Exercice 1: Relevez dans la liste chaque ligne contenant la chaîne « shoes » et recopiez-la.

Extrait fourni:
Le marché européen pour la livraison par drone est en ordre de marche. C’est du moins ce que laisse augurer la création en 2019 du cadre réglementaire européen pour l’utilisation des drones. Les deux textes publiés par l’Union européenne visent à sécuriser l’usage récréatif et professionnel des drones en les classant en trois catégories d’exploitation. Dans un premier temps, seuls sont concernés par la réglementation les drones à usage récréatifs et professionnels entrant dans la catégorie d’exploitation dite Open. A partir du 1er juillet, le règlement prévoit que les aéronefs devront notamment se conformer à certaines obligations. Par exemple voler à vue et à une hauteur de 120 mètres maximum. Pour les drones appartenant à la catégorie dite Spécifique, qui concerne des appareils présentant des risques plus élevés, la réglementation n’est pas encore aboutie. Elle prévoit toutefois l’obligation de voler à moins de 120 mètres de hauteur et de se conformer à des scénarios de vol. En France, l’approbation de la Direction générale de l’aviation civile (DGAC) est requise pour le drone et l’exploitant. La réglementation est toutefois encore incomplète, elle devrait aboutir en 2022. Idem pour la catégorie dite certifiée qui concerne des aéronefs destinés au transport de marchandises et de personnes. « La réglementation va prévoir quels types de matériels devront être utilisés et dans quel cadre quelles seront les formations nécessaires aux pilotes », résume Bastien Alorent, délégué général de la fédération professionnelle du drone civil (FPDC).

Données d'entrée:

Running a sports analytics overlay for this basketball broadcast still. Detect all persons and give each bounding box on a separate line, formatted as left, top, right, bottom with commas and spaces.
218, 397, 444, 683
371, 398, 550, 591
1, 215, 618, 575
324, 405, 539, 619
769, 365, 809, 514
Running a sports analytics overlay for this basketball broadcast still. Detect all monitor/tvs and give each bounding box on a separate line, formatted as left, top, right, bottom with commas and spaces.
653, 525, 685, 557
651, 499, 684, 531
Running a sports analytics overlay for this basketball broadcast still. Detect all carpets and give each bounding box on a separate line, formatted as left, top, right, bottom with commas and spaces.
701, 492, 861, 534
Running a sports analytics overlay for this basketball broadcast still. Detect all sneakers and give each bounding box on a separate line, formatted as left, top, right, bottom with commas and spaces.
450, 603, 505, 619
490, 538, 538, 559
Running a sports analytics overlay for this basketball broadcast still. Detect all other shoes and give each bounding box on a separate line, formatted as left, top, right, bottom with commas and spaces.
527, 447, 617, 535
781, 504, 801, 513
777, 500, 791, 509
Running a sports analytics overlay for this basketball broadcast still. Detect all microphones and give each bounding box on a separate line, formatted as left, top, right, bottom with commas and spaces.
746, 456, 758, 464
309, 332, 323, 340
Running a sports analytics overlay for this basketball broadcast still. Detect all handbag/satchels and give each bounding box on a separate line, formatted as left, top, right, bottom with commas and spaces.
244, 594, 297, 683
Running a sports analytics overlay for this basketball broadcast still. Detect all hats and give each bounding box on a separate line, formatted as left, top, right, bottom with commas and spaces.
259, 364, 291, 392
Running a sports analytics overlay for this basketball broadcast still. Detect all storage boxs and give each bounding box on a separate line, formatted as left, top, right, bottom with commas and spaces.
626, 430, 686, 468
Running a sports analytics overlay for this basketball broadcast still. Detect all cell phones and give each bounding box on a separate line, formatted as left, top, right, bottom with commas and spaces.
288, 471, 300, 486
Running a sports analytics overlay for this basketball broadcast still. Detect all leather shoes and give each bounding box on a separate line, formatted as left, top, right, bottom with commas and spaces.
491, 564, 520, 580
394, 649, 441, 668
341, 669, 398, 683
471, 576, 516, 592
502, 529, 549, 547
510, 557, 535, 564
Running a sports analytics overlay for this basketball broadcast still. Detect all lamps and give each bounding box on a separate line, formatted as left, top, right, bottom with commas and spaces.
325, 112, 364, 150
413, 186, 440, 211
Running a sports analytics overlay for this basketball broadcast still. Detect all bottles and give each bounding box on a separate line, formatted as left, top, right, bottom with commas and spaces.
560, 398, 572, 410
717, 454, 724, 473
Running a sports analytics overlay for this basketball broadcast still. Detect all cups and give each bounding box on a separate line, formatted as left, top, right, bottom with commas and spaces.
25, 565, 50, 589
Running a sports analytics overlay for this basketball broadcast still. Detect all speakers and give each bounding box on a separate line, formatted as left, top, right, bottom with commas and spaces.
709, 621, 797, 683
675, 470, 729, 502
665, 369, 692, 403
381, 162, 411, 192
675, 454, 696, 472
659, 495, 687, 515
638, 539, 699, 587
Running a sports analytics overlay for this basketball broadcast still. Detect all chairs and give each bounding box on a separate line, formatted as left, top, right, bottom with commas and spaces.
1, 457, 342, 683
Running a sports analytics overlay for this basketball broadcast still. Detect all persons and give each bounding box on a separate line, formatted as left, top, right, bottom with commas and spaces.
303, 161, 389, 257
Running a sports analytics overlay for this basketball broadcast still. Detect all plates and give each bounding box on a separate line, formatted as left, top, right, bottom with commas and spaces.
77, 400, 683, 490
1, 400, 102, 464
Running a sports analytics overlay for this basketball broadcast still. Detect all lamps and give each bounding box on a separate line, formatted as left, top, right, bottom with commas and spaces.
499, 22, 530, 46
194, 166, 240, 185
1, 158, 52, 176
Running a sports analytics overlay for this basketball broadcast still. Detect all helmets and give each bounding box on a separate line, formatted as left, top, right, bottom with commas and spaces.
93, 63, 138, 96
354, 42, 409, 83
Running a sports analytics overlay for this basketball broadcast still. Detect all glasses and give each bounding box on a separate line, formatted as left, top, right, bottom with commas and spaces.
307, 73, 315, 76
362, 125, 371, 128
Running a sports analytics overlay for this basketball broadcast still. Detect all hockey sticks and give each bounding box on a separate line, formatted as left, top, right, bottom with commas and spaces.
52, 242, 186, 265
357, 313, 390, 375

Exercice 2:
Répondez en une courte phrase aux questions suivantes sur l'extrait consacré à la réglementation des drones.
(a) À partir du 1er juillet, quelle hauteur maximale de vol est imposée aux drones de la catégorie Open ?
(b) En France, quel organisme doit approuver le drone et l'exploitant dans la catégorie Spécifique ?
(c) Quelle fonction Bastien Alorent occupe-t-il ?

Corrigé détaillé 1:
Running a sports analytics overlay for this basketball broadcast still. Detect all other shoes and give each bounding box on a separate line, formatted as left, top, right, bottom with commas and spaces.
Running a sports analytics overlay for this basketball broadcast still. Detect all leather shoes and give each bounding box on a separate line, formatted as left, top, right, bottom with commas and spaces.

Corrigé détaillé 2:
(a) La hauteur de vol est limitée à 120 mètres maximum.
(b) C'est la Direction générale de l'aviation civile (DGAC).
(c) Il est délégué général de la fédération professionnelle du drone civil (FPDC).